◆ SELECTED EXTRACT:
━━━━━━

Thank you, Rochelle and thank you for joining us today. George Freeman, our Chairman President and CEO; Airton Hentschke, our Chief Operating Officer; and Johan Kroner, our Chief Financial Officer are here with me today and will join me in answering questions after these brief remarks.
This call is being webcast live and will be available on our website and on telephone taped replay. It will remain on our website through May 4th, 2020. Other than the replay, we have not authorized and disclaim responsibility for any recording replay or distribution of any transcription of this call. This call is copyrighted and may not be used without our permission.
Before I begin to discuss our results, I caution you that we will be making forward-looking statements that are based on our current knowledge and some assumptions about the future and are representative as of today only. Actual results could differ materially from projected or estimated results and we assume no obligation to update any forward-looking statements.
For information on some of the factors that can affect our estimates, I urge you to read our 10-K for the year ended March 31, 2019 and the Form 10-Q for the most recently ended fiscal quarter. Such risks and uncertainties include, but are not limited to, customer mandated timing of shipments, weather conditions, political and economic environment, government regulation and taxation, changes in exchange rates and interest rates, industry consolidation and evolution, and changes in market structure or sources.
Finally, some of the information I have for you today is based on unaudited allocations and is subject to reclassification. In an effort to provide useful information to investors, our comments today may include non-GAAP financial measures. For details on these measures including reconciliations to the most comparable GAAP measures, please refer to our current earnings press release.

━━━━━━

◆ DATA FOR PROCESSING:
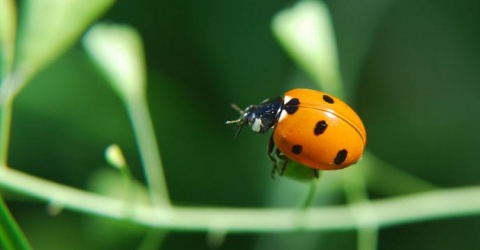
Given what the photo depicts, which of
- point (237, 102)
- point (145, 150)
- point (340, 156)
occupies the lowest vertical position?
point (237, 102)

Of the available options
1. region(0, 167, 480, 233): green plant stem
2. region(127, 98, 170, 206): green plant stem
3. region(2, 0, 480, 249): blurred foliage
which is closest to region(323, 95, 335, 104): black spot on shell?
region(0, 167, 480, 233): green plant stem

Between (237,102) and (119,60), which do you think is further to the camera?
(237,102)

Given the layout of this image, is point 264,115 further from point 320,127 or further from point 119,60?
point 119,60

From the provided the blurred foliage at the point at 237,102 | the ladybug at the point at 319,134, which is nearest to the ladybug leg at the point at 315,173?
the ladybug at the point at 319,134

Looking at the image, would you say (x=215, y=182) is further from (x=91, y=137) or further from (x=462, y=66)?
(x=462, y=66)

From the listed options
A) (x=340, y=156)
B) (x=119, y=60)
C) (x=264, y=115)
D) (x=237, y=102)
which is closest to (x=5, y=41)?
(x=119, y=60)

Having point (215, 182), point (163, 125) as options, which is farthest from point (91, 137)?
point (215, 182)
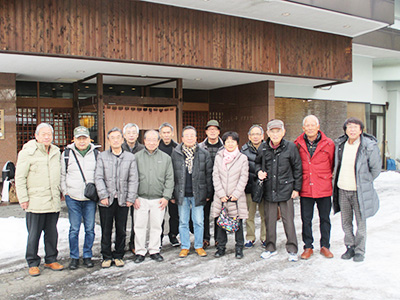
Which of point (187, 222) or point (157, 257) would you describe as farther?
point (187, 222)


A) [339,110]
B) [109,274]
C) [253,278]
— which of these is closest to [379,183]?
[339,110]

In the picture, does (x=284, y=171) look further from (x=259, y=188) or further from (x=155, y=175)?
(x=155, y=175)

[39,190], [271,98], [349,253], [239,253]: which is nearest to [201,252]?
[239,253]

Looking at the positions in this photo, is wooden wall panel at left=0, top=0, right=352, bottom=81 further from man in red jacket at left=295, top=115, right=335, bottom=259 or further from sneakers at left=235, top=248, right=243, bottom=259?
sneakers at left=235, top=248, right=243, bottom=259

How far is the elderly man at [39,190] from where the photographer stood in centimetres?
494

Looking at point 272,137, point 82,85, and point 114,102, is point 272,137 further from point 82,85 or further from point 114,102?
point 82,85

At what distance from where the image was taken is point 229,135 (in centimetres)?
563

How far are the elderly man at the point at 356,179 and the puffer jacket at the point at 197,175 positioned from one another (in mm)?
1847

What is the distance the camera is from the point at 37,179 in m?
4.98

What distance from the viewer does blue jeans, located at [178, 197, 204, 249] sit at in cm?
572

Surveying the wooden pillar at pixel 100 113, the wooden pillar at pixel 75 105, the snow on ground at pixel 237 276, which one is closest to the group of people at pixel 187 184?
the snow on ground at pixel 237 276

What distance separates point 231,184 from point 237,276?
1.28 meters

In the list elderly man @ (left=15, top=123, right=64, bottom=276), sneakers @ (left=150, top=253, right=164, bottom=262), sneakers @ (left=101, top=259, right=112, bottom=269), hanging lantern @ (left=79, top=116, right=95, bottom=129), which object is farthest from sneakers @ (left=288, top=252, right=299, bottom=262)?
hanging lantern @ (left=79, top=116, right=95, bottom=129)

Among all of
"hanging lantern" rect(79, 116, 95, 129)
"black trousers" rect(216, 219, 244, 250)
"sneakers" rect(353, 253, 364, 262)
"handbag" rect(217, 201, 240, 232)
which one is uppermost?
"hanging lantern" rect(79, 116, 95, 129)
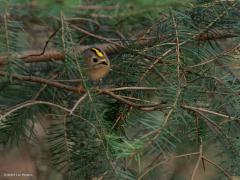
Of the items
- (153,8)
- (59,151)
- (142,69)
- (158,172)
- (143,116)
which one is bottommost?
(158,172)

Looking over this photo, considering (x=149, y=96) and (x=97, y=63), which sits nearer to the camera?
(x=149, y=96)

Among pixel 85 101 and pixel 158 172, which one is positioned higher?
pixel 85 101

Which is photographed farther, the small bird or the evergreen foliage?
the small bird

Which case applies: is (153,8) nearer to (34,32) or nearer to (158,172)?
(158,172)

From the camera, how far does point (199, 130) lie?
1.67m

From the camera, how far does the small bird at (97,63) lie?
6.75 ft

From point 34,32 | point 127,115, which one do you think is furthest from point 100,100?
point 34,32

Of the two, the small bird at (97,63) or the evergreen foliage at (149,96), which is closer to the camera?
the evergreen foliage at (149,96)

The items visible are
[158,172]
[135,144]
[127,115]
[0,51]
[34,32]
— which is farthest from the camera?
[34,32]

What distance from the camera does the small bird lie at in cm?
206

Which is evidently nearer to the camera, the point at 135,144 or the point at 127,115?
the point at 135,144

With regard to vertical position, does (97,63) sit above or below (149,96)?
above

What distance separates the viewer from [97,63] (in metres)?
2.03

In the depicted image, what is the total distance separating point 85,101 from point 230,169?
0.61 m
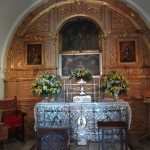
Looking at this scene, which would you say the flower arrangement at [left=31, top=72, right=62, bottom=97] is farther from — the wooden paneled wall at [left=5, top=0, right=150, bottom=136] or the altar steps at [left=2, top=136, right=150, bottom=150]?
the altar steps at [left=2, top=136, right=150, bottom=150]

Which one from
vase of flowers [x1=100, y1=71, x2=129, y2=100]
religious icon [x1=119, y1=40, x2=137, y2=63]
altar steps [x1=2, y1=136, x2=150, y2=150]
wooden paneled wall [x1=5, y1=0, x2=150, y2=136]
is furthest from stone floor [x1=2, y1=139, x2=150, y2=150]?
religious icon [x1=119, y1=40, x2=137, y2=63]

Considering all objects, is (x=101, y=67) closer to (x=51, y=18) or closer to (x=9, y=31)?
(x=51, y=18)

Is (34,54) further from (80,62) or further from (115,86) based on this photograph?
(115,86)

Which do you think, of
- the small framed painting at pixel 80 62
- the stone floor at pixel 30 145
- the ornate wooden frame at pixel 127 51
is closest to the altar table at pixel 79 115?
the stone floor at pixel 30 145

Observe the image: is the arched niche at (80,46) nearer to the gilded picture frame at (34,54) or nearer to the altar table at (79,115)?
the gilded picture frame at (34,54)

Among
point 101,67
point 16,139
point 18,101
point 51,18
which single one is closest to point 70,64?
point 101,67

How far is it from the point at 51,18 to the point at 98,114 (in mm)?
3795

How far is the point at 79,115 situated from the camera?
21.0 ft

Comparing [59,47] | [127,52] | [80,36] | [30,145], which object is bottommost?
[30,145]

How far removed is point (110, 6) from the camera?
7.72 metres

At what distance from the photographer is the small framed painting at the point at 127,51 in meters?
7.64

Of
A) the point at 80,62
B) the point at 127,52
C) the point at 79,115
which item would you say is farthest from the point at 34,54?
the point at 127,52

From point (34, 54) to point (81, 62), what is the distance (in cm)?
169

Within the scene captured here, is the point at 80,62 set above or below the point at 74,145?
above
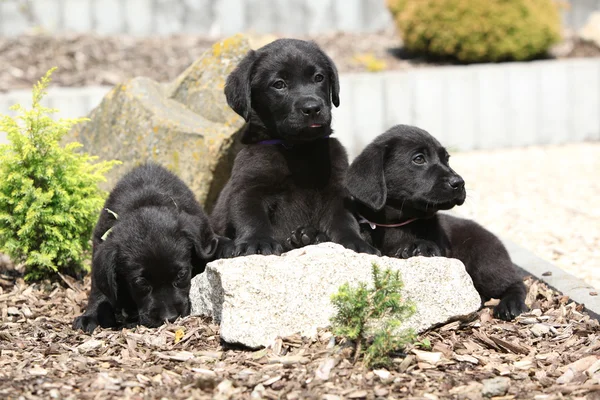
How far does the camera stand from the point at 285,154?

━━━━━━

◆ SHORT PROBLEM A:
Gather every line of the rows that contains the string "small".
◆ SHORT PROBLEM B:
Pick up the earnings call opening remarks at the top of the page after their last sentence, and continue them.

◆ OUTPUT A:
Which is photographed farther, the small bird or the evergreen foliage?
the small bird
From the camera, how far does the small bird at (97,63) lie?
Of the two, the small bird at (97,63) or the evergreen foliage at (149,96), which is closer to the camera?
What distance from the camera does the small bird lie at in cm?
- the small framed painting at pixel 80 62
At what distance from the photographer is the small framed painting at the point at 127,51 in meters?

◆ OUTPUT B:
Net income for the nine months ended December 31, 2019 of $56.1 million or $2.23 per diluted share compared with $72.8 million or $2.87 per diluted share for the same period of the prior fiscal year.
Excluding certain non-recurring items which are detailed in today's earnings press release, net income and diluted earnings per share declined by $20 million and $0.78 per share respectively for the nine months ended December 31, 2019 compared to the same period in the previous year.
For the quarter ended December 31, 2019, net income was $26 million or $1.04 per diluted share compared with net income of $28.1 million or $1.11 per diluted share for the prior year's third fiscal quarter.
Excluding certain non-recurring items which are detailed in today's earnings press release, net income and diluted earnings per share declined by $17 million and $0.65 per share respectively compared to the same quarter of last year.
Segment operating income was $97.1 million for the nine months ended December 31, 2019; a decrease of $28.2 million and for the quarter ended December 31, 2019 was $44 million, a decrease of $18.6 million both compared to the same periods last fiscal year.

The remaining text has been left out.